The murals, a project of nonprofit Pine Bluff Downtown Development, were designed with the original aim to "create paintings from realistic versions of actual photographs to form an outdoor art gallery within the business district. The murals will vary in size and style, but they will always be of Pine Bluff's history."
An especially jaunty mural shows Jefferson County's seven automobile owners in 1907 posed with their cars at the north end of Main Street. They were taking a three-day expedition to Little Rock and back in their vehicles. One of the drivers customized his car with wire wheels and a racy body decked out with a pointed rear end.
Much in need of restoration is a sizable mural depicting Freeman Owens and Max Aronson, two figures with roots in Pine Bluff who played notable roles in the early days of the movie industry.
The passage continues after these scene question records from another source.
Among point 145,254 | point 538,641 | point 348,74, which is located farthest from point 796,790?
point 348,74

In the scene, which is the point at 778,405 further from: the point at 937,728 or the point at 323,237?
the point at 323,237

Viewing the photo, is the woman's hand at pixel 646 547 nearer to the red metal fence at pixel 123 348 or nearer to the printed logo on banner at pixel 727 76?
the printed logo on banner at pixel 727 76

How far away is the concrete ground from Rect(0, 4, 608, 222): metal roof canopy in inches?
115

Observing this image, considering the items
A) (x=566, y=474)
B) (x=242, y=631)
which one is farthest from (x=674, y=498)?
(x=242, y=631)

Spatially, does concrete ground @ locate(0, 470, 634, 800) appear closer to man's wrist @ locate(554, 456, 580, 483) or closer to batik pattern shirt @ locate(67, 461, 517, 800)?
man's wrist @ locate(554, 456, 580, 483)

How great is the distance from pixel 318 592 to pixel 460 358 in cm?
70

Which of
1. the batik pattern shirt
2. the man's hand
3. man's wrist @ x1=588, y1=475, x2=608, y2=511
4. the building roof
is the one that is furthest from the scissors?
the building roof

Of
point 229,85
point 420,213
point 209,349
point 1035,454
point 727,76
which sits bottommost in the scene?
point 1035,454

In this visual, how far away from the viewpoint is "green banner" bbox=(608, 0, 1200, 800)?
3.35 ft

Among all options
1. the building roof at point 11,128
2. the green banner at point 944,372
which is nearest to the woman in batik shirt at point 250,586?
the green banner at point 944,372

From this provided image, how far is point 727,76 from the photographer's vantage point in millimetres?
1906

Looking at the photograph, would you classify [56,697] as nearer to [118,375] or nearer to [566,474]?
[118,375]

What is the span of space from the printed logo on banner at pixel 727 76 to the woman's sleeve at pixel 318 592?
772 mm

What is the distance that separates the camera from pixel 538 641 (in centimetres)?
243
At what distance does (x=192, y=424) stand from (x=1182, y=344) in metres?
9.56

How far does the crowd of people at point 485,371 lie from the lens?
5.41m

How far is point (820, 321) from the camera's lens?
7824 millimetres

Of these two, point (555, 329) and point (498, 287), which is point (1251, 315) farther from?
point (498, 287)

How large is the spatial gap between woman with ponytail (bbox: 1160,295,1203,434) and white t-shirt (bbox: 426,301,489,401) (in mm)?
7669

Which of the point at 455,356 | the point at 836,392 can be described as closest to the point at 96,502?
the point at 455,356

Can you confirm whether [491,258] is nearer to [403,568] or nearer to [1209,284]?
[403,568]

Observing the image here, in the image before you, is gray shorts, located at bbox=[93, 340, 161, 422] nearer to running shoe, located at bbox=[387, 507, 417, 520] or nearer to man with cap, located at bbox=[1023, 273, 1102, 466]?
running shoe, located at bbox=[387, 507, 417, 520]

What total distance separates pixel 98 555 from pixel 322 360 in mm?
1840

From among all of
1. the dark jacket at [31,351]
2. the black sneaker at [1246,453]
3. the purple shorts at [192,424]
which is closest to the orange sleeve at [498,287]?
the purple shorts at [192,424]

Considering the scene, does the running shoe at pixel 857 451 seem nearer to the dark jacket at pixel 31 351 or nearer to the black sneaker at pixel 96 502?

Owens, who was born and died here, is shown operating an antique movie camera. Having served as a combat cameraman in World War I, he changed the movie-making business for good by perfecting the process of putting sound on films.
Aronson was born in Little Rock but later moved to Pine Bluff, and is considered to be the first famous cowboy movie star. Performing as "Broncho Billy" Anderson, he created one of the earliest film production companies. He appeared in the pioneering 1903 Western The Great Train Robbery. Also pictured on the mural are stars Charlie Chaplin, Wallace Beery and Peggy Shannon.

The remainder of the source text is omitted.